そこで「もっと美味しいものを教えてあげよう」
等とおせっかいを焼くのは、
令和の世では超一級の老害仕草とされていますので
気をつけなければなりませんね。


あるいは、
お金に余裕のない人が
黄色いT○P VALUを買っていても
責める道理はありません。
一億総中流が叫ばれて久しい現代では
それはかなり厳しい境遇の人といえますけど
人にはそれぞれ事情がありますし
見て見ぬふりをするのがよかろうかと思います。


また、特殊な嗜好を持った人が
好んで黄色いT○P VALUを贔屓にしていれば
それもまた、その人なりのアイデンティティ
こちらとしても尊重しないとならないでしょうね。


黄色いT○P VALUを好むのは
その人の勝手です。でも、
「黄色いT○P VALUはクオリティが高い」とか、
「黄色いT○P VALUで充分だ」とかいうのは
間違った言説だと思いますし、ましてや
「黄色いT○P VALUが不味いというのは失礼」とか
「黄色いT○P VALUを好きな人の気持ちを考えて」
というのはちょっとキツい。

黄色いT○P VALUウイスキー
「美味しい」という人と
ウイスキーを語ろうということにはなりません。
その人の審美眼とか、評価するものさしに
疑問符が付くからです。


「美味しくないけど、便利だから
買っちゃうんだよねぇ……。
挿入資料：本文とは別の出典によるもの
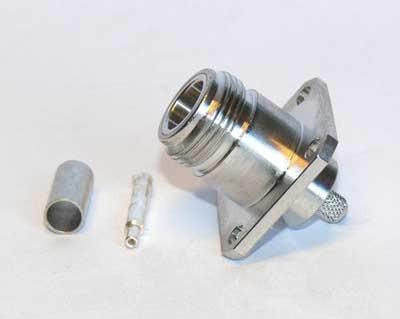 N aljzat crimpelhető, karimás (4x3mm) RG-58 kábelhez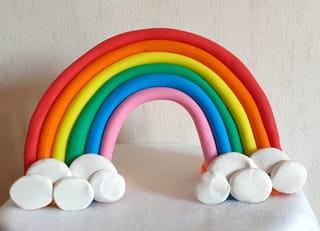 Votre arc-en-ciel en pâte à sucre est terminé!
」はわかる。
評価と消費が分かれているからです。

買っているからって
褒めなくちゃならないわけはないし
下げて悪いわけでもない。


なぜ批判という行為が許されるのか、
なぜ批判がまかり通るのか、ですがそれは
良心的な商品を守るためであり、
良心的な商品を作ろうという人を応援するためです。
そうでない人と区別するためです。


がんばっている人は評価されなければならんのです。
がんばっていない人とは区別されねばならんのです。


※その言い方でいうと
黄色いT○P VALUは、ことコスト面では
たぶん日本一がんばっていると思うので
比喩として適当ではないのですけれどもね。


ま、そんな感じかな。


念のために言っておきますが
これから(本日2024/7/21以降)に
市場に出る商品や
その前例になった商品のことではないです。